Il ritorno al sistema contributivo: cosa significa
Un altro obiettivo del Governo è poi il ritorno a un contributivo pieno nel 2022, cioè quello che «segue il principio del “più versi, più avrai”. L’importo dell’assegno è determinato dalla somma dei contributi accumulati e rivalutati durante la vita lavorativa, ai quali sono poi applicati specifici coefficienti in base all’età del lavoratore al momento del pensionamento. Più elevata è l’età, più alta sarà la pensione.
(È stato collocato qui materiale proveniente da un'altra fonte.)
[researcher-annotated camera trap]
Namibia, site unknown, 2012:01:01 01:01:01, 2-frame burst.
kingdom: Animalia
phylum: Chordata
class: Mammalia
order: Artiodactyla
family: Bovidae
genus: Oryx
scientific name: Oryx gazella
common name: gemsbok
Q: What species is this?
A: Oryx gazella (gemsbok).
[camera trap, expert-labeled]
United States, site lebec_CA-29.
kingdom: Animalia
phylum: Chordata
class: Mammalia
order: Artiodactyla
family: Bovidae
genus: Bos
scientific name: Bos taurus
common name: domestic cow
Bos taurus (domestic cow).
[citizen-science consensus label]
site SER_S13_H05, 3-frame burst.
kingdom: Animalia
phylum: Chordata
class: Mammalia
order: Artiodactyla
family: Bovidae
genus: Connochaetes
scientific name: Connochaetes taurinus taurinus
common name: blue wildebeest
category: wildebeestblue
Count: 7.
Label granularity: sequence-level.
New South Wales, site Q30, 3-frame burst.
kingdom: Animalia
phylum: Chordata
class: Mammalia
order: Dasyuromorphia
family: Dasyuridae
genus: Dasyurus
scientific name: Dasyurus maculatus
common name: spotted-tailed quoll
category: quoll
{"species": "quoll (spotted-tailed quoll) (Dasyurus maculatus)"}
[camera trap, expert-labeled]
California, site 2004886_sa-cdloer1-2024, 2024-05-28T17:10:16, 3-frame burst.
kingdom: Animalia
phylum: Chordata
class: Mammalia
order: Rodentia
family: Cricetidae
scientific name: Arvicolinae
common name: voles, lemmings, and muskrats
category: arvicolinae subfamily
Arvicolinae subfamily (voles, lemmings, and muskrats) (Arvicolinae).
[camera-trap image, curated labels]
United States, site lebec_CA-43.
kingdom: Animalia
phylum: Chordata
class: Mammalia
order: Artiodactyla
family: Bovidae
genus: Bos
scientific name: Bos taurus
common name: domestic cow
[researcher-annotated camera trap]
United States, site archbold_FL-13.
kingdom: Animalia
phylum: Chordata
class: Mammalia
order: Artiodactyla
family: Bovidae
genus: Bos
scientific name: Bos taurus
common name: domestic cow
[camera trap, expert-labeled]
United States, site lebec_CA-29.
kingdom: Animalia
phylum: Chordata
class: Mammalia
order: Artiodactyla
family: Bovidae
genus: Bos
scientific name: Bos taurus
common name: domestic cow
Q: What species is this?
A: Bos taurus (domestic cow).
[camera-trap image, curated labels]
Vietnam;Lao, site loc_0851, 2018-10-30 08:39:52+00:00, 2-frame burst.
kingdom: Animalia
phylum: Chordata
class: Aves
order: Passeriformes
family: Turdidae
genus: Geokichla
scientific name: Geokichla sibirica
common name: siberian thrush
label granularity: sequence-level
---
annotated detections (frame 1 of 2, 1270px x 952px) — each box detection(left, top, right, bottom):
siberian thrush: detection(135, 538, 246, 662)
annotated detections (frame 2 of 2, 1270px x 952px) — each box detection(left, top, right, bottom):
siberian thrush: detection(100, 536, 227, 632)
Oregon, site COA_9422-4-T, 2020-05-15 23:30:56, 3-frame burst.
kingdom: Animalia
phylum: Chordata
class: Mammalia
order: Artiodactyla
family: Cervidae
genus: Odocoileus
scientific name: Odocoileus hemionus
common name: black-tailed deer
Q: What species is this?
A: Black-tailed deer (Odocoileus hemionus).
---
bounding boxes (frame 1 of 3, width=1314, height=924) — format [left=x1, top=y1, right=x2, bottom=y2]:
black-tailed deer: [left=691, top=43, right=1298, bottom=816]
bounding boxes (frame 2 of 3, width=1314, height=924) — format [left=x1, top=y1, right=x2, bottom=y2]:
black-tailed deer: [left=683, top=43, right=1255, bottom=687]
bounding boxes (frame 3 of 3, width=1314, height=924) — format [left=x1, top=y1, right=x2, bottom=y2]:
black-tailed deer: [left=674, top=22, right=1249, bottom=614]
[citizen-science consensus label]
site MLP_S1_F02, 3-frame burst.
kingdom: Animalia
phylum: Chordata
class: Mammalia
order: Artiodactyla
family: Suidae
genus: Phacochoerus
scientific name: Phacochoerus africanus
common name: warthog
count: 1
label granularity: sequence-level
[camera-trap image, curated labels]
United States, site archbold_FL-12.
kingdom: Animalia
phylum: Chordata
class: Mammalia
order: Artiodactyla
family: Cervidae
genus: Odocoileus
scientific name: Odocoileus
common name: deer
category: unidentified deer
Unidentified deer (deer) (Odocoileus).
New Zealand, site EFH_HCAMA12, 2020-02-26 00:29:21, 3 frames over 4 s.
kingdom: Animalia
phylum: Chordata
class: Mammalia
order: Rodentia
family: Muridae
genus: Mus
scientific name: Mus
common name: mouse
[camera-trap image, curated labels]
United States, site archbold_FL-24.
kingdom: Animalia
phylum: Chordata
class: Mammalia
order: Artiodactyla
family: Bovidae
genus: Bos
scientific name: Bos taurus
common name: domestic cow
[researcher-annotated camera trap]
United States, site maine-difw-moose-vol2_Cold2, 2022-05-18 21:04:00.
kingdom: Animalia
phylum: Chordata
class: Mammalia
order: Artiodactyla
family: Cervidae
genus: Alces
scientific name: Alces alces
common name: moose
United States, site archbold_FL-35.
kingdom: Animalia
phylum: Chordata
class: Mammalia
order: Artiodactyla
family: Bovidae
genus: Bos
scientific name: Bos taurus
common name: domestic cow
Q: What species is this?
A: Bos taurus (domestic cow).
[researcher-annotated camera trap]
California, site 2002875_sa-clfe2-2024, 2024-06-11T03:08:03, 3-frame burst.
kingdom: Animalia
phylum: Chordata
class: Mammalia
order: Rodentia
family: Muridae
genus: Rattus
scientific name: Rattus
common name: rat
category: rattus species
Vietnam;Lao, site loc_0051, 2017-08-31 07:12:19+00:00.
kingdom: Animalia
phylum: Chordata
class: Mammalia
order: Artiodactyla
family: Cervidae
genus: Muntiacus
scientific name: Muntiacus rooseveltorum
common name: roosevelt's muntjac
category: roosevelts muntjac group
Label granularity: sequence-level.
Diciamo che l’introduzione di Quota 100 aveva sospeso questo sistema contributivo pieno – chiarisce Casolo – Oggi, però, il Governo Draghi ritiene che il sistema contributivo sia l’unico in grado di far fronte alle fragilità legate al sistema retributivo misto (quindi in parte contributivo e in parte retributivo, NdR). Al contrario, i sindacati supportano la possibilità per i lavoratori di scegliere se abbandonare il mercato del lavoro a 62 anni compiuti e incentivano l’adozione di prodotti previdenziali complementari». Insomma, il negoziato è ancora aperto, anche se di fatto rinviato ai prossimi mesi.